**REQUIREMENT**
Among the lines of this material, find those holding the word "over" and report how many there are, with nothing added.

**MATERIAL TO PROCESS**
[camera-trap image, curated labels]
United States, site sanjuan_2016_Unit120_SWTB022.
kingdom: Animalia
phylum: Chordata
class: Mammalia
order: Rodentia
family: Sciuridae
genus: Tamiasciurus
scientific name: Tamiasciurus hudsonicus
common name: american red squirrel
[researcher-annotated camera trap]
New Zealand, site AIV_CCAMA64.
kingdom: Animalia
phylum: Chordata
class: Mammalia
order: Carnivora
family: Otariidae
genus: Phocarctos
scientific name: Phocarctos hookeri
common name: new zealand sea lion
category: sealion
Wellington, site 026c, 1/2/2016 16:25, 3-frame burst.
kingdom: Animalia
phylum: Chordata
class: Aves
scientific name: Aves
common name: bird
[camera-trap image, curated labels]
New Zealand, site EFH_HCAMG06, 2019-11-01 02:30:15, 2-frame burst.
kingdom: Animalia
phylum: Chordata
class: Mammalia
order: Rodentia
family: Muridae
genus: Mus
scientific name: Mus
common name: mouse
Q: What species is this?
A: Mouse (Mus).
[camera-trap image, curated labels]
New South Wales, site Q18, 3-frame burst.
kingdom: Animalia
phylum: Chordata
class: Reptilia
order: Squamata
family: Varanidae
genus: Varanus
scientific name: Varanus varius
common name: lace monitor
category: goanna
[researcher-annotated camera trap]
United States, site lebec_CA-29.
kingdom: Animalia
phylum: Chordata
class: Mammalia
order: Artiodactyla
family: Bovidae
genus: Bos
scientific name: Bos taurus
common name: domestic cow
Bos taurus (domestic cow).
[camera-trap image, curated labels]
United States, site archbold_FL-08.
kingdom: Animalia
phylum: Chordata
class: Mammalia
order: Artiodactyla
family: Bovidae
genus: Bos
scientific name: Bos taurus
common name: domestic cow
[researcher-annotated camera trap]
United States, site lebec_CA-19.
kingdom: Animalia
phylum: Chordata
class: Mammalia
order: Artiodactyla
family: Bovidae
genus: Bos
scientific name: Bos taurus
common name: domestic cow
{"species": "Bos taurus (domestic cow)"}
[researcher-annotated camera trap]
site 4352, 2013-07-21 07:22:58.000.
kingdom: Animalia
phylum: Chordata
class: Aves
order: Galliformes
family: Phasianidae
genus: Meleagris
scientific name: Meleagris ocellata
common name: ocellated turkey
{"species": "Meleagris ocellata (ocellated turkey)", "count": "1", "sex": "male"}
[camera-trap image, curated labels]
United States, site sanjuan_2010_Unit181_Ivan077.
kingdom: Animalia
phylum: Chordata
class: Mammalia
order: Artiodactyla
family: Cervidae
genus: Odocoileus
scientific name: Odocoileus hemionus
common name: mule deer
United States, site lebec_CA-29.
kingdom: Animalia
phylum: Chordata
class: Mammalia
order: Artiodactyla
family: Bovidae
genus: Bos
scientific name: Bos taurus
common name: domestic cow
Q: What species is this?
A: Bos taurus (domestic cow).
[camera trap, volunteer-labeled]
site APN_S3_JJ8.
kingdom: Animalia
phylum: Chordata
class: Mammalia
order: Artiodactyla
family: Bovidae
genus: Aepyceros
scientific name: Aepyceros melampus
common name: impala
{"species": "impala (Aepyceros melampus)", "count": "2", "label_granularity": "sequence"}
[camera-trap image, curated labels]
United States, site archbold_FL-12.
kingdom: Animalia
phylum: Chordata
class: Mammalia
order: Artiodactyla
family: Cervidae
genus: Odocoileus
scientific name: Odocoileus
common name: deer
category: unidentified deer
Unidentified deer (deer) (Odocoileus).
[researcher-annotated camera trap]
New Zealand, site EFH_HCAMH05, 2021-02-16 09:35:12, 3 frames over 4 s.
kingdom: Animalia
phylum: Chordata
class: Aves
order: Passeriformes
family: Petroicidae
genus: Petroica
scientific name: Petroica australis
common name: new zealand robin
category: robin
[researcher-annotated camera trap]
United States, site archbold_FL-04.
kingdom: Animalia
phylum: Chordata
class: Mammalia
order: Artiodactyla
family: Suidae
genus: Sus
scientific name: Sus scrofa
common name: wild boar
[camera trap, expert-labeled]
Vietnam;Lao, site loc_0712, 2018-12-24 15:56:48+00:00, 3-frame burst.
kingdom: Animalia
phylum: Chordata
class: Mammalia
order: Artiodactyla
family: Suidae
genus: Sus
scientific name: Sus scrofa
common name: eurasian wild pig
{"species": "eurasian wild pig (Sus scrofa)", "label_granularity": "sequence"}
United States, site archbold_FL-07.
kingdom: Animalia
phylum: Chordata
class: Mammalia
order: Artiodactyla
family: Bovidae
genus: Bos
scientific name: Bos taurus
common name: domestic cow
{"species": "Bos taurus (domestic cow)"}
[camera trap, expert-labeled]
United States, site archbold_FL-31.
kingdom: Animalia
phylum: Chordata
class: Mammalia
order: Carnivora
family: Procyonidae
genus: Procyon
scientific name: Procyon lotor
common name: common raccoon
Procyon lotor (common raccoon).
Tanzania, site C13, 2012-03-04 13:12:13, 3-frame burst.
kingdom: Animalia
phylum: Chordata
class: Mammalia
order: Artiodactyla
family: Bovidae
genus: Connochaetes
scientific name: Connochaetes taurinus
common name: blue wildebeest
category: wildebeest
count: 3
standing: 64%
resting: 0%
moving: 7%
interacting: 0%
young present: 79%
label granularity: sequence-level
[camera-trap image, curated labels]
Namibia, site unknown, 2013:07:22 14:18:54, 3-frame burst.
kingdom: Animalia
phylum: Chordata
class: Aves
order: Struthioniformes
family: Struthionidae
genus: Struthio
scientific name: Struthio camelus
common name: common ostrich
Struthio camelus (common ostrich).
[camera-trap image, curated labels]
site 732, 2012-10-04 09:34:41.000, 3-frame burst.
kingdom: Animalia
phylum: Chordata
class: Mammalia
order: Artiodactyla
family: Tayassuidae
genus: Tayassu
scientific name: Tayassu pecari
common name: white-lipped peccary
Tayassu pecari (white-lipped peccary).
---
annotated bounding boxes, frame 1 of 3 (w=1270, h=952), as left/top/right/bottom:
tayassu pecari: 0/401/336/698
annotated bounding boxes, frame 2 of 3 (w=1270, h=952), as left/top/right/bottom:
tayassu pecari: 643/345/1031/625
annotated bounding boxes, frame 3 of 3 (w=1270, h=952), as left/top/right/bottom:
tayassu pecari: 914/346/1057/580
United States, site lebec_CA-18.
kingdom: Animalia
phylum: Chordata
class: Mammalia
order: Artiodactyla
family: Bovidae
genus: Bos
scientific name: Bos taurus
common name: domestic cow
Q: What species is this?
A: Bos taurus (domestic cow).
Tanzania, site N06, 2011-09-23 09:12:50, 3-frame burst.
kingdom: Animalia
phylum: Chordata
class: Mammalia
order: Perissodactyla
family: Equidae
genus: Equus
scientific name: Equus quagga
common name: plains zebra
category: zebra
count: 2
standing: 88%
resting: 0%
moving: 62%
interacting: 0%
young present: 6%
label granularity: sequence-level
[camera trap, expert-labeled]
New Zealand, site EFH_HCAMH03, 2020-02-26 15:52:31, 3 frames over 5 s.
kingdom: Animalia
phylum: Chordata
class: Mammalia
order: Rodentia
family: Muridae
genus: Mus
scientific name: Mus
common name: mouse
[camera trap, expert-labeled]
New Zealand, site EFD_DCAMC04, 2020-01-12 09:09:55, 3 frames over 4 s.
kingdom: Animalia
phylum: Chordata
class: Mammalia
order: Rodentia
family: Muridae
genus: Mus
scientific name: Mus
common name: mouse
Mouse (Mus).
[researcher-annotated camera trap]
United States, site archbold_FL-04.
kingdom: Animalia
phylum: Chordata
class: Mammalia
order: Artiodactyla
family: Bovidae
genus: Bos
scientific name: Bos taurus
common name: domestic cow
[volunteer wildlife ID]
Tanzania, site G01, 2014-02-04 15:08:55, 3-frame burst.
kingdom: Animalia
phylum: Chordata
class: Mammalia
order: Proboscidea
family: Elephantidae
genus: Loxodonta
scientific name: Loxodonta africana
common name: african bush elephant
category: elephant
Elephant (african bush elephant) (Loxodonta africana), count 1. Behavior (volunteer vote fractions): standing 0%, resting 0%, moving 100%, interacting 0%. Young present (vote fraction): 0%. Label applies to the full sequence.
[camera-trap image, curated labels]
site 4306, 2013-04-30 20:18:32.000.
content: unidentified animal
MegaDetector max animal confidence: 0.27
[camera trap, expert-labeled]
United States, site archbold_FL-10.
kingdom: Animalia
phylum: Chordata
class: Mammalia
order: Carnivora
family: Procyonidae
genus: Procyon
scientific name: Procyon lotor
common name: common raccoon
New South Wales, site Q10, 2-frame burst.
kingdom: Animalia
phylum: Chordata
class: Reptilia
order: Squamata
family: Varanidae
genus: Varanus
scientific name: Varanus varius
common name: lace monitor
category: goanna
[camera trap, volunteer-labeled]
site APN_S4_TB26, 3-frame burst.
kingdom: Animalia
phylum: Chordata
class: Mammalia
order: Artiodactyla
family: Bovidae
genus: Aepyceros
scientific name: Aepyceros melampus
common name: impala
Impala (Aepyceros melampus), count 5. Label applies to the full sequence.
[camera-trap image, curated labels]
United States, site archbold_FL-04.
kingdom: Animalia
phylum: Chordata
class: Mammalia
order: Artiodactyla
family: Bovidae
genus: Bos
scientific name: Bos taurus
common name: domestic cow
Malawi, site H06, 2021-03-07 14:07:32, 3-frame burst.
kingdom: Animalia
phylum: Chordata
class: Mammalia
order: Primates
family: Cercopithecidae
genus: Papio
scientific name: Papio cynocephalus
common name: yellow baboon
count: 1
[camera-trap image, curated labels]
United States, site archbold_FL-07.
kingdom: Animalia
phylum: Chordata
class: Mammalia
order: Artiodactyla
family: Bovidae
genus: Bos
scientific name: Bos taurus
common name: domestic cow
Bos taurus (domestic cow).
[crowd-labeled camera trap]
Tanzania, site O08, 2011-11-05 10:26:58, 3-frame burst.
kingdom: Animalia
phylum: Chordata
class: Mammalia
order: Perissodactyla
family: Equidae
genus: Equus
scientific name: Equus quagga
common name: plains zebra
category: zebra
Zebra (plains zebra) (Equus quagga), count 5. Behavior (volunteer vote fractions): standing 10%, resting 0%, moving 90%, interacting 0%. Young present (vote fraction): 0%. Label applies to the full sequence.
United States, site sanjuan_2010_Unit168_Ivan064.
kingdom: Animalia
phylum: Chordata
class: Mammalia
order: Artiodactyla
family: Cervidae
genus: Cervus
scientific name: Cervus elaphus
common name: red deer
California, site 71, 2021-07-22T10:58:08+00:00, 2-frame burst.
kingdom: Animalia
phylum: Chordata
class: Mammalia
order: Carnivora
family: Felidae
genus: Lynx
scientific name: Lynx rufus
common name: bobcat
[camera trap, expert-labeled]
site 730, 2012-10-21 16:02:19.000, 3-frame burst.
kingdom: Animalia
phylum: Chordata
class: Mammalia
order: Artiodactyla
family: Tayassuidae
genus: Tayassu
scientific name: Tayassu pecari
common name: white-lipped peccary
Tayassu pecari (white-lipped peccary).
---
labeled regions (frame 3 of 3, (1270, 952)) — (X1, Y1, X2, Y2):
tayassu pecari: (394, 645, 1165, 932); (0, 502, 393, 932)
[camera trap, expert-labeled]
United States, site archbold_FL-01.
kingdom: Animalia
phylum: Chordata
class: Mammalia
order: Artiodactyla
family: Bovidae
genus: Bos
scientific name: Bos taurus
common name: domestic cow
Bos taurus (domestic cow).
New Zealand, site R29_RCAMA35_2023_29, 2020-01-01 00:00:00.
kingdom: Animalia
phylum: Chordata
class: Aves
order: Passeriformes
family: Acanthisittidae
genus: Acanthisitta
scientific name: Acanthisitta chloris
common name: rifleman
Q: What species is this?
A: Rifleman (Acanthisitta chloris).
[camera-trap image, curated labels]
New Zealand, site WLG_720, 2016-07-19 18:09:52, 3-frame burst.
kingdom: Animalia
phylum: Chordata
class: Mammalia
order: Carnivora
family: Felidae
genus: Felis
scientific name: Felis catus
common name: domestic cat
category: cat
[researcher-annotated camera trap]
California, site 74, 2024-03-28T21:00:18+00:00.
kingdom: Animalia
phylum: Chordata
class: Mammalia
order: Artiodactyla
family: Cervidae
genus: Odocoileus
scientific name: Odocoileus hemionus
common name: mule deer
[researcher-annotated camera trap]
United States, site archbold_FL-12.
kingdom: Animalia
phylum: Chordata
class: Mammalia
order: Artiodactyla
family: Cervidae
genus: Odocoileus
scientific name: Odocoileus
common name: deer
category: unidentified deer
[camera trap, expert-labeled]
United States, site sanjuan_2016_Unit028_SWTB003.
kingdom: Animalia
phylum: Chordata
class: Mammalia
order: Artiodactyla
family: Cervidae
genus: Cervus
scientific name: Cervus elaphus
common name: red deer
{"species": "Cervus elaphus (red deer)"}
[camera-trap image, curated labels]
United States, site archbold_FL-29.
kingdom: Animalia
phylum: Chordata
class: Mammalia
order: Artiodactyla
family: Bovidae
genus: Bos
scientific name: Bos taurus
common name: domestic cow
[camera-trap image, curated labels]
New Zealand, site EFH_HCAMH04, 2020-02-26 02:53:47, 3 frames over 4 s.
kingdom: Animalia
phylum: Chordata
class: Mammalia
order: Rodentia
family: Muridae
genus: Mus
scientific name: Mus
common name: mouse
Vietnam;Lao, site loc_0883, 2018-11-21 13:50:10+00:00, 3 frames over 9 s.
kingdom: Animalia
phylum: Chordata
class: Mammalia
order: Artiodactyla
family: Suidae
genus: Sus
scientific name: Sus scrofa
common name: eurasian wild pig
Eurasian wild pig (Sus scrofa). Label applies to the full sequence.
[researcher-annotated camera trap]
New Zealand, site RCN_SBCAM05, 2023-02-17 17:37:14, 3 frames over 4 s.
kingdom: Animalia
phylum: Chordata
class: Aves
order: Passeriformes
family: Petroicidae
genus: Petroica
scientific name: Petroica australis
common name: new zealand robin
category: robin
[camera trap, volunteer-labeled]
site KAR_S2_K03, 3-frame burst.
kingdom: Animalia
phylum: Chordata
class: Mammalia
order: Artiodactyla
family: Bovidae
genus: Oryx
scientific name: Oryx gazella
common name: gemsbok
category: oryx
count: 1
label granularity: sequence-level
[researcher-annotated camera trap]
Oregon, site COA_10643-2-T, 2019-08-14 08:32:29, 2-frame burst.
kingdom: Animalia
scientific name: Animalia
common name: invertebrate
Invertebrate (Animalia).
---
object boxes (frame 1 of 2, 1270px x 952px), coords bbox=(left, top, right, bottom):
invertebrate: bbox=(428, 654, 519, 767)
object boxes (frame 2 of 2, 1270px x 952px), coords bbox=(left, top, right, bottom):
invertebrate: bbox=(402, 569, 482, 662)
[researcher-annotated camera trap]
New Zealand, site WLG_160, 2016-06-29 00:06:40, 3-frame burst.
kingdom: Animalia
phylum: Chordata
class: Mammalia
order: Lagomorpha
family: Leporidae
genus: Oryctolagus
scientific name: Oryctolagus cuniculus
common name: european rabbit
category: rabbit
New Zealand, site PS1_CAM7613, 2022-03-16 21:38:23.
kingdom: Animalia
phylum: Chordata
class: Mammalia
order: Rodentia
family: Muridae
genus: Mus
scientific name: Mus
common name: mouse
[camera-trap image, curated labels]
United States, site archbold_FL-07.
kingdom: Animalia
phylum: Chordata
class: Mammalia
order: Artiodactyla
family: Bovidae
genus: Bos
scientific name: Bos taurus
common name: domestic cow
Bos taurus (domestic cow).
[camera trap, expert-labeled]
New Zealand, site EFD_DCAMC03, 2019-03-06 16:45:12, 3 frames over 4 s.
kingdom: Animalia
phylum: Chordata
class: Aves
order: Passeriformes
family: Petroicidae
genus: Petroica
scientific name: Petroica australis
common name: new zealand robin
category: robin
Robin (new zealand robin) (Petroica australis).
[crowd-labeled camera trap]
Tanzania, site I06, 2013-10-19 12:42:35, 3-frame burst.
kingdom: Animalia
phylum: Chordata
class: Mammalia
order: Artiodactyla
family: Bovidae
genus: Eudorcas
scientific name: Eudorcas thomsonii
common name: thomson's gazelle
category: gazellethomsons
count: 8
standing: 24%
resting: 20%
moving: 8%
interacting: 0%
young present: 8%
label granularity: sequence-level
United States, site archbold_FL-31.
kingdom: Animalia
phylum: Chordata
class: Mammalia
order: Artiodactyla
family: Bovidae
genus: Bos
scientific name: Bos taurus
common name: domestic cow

**RESPONSE AREA**
7